Since the pictures are not wanted, copy only the text of every record exactly.

Start of SOURCE RECORDS

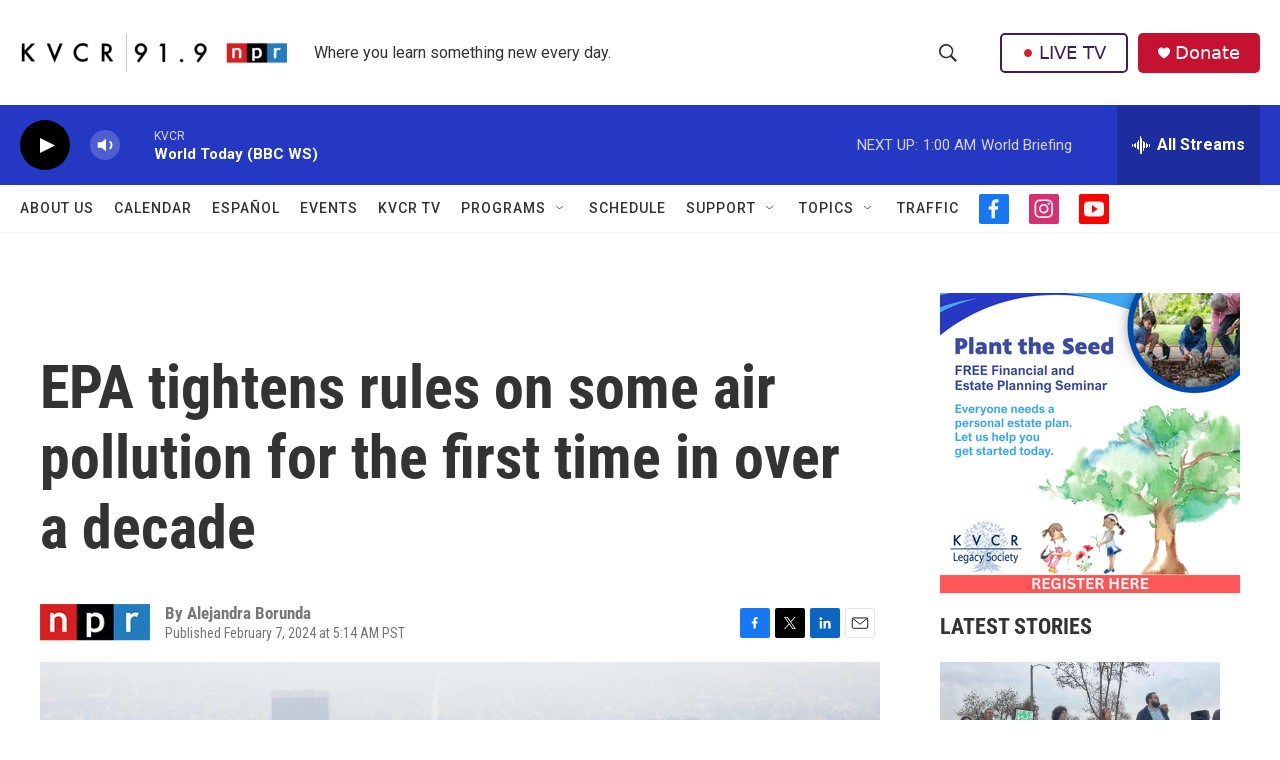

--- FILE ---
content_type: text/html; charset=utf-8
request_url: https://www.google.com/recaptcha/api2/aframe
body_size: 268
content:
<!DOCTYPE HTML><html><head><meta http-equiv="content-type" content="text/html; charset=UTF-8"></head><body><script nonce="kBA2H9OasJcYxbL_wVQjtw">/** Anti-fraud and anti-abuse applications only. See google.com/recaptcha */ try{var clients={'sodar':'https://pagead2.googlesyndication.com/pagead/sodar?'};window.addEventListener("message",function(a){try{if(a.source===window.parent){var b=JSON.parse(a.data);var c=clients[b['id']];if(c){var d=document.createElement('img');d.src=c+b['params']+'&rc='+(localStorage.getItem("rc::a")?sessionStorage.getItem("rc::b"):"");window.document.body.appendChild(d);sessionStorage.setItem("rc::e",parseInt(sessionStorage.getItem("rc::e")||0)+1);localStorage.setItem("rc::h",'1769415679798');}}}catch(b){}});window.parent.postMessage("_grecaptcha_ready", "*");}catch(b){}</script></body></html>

End of SOURCE RECORDS

RESPONSE TO THIS EXERCISE
--- FILE ---
content_type: text/html; charset=utf-8
request_url: https://www.google.com/recaptcha/api2/aframe
body_size: 268
content:
<!DOCTYPE HTML><html><head><meta http-equiv="content-type" content="text/html; charset=UTF-8"></head><body><script nonce="kBA2H9OasJcYxbL_wVQjtw">/** Anti-fraud and anti-abuse applications only. See google.com/recaptcha */ try{var clients={'sodar':'https://pagead2.googlesyndication.com/pagead/sodar?'};window.addEventListener("message",function(a){try{if(a.source===window.parent){var b=JSON.parse(a.data);var c=clients[b['id']];if(c){var d=document.createElement('img');d.src=c+b['params']+'&rc='+(localStorage.getItem("rc::a")?sessionStorage.getItem("rc::b"):"");window.document.body.appendChild(d);sessionStorage.setItem("rc::e",parseInt(sessionStorage.getItem("rc::e")||0)+1);localStorage.setItem("rc::h",'1769415679798');}}}catch(b){}});window.parent.postMessage("_grecaptcha_ready", "*");}catch(b){}</script></body></html>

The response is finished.